Rural healthcare can be a headache for leadership, one many systems won't entertain. But for Wausau, Wis.-based Aspirus, it's the whole model; it's the growth plan.
Matt Heywood has been leading the health system for more than 10 years, and he's always had the same motto, he told Becker's: "Sometimes in chaos is opportunity." That's certainly been true for Aspirus, which recently inked a deal with Duluth, Minn.-based St. Luke's. The two entities will combine to form a 19-hospital system at a time when industry M&A has hit a major snag.
Healthcare is dealing with an "existential crisis," Mr. Heywood said, and it makes sense that a lot of other systems are putting acquisitions on hold. But St. Luke's and Aspirus share a similar mission — keeping healthcare local, maintaining consistent quality regardless of ZIP code — so a partnership made sense.
It's not the first growth move for Aspirus, which is "tucking in" like-minded entities. In 2021, the health system acquired seven hospitals and 21 clinics from Ascension Wisconsin.
"With the Ascension acquisition, by getting that contiguous scale, we're able to bring orthopedic services, surgical services closer to the patient than before," Mr. Heywood said. "Because we were doing it on our own. And Ascension was doing it on their own. And neither one of us could effectively get enough scale to provide care to those patients."

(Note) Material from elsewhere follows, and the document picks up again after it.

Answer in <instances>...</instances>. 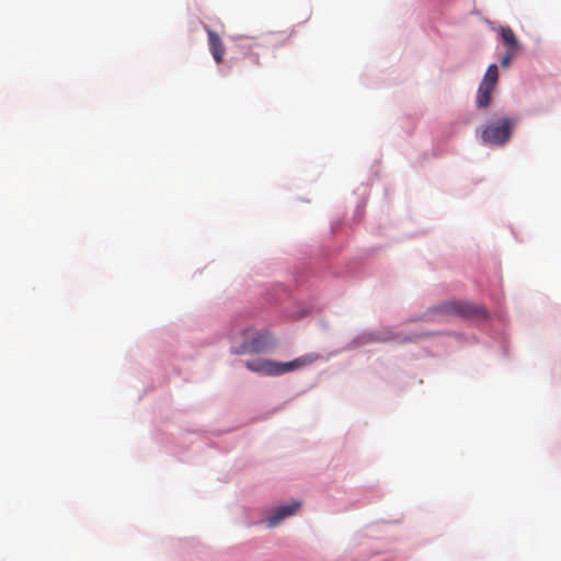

Rural healthcare requires a different approach, according to Mr. Heywood. Some locations are immune to innovations sweeping urban areas; internet can be inconsistent, nixing telehealth offerings, and patients are widely dispersed, making it difficult to employ hospital-at-home programs. Instead of leaning on the new norm and centralizing care at a few in-person locations, Aspirus aims to expand physical sites of service.
"It's a model I think a few others are trying, but not many. And the reason not many are trying is it's a lot of work," Mr. Heywood said. "It is a commitment that takes the management team, our physicians, and our staff a lot more energy than it would if we just said, 'You know what? Let's just ship everything to Wausau or Duluth and not have stuff out in the community for our patients.'"
It's a delicate balance — sites can't be too dispersed, because that's inefficient. But care should remain as local as possible so cancer patients don't have to drive hours for intravenous therapies. The more scale Aspirus has, the more resources and technology it can deploy, and the better connectivity to larger sites will be.
The health system also aims to utilize critical access designations to their maximum ability, making sure each site can do what it needs to do based on the community's needs and size.
"We have some critical access hospitals, which we call 'frontier,' which are very much EDs with a few beds and clinics," Mr. Heywood said. "But then you might have what we call a 'super critical access hospital,' which is doing outpatient surgeries, orthopedic surgeries, OB, things like that."
One major challenge: staffing. Worker shortages are a nationwide issue, and rural areas are certainly not immune. Aspirus is working with local community colleges to create feeder programs, looking to employ talented people before they leave, according to Mr. Heywood.
"We are trying to sell that rural America, the Midwest, is maybe not so bad when you're having Tropical Storm Hilary in Palm Springs, you're having a major hurricane hit you in Florida, you're having wildfires here and there," Mr. Heywood said. "So what we're trying to do is get people to see that staying close to home is not a bad thing, so we don't have a flight from rural America that has historically been happening."
The Aspirus model isn't a conventional one, but Mr. Heywood has faith in it. Someone has to; about 100 million people live in underserved rural America, and on average, they die two years younger than their urban counterparts.
"You have to look out into the future and see what you think the future is," he said, "independently of what everybody's telling you."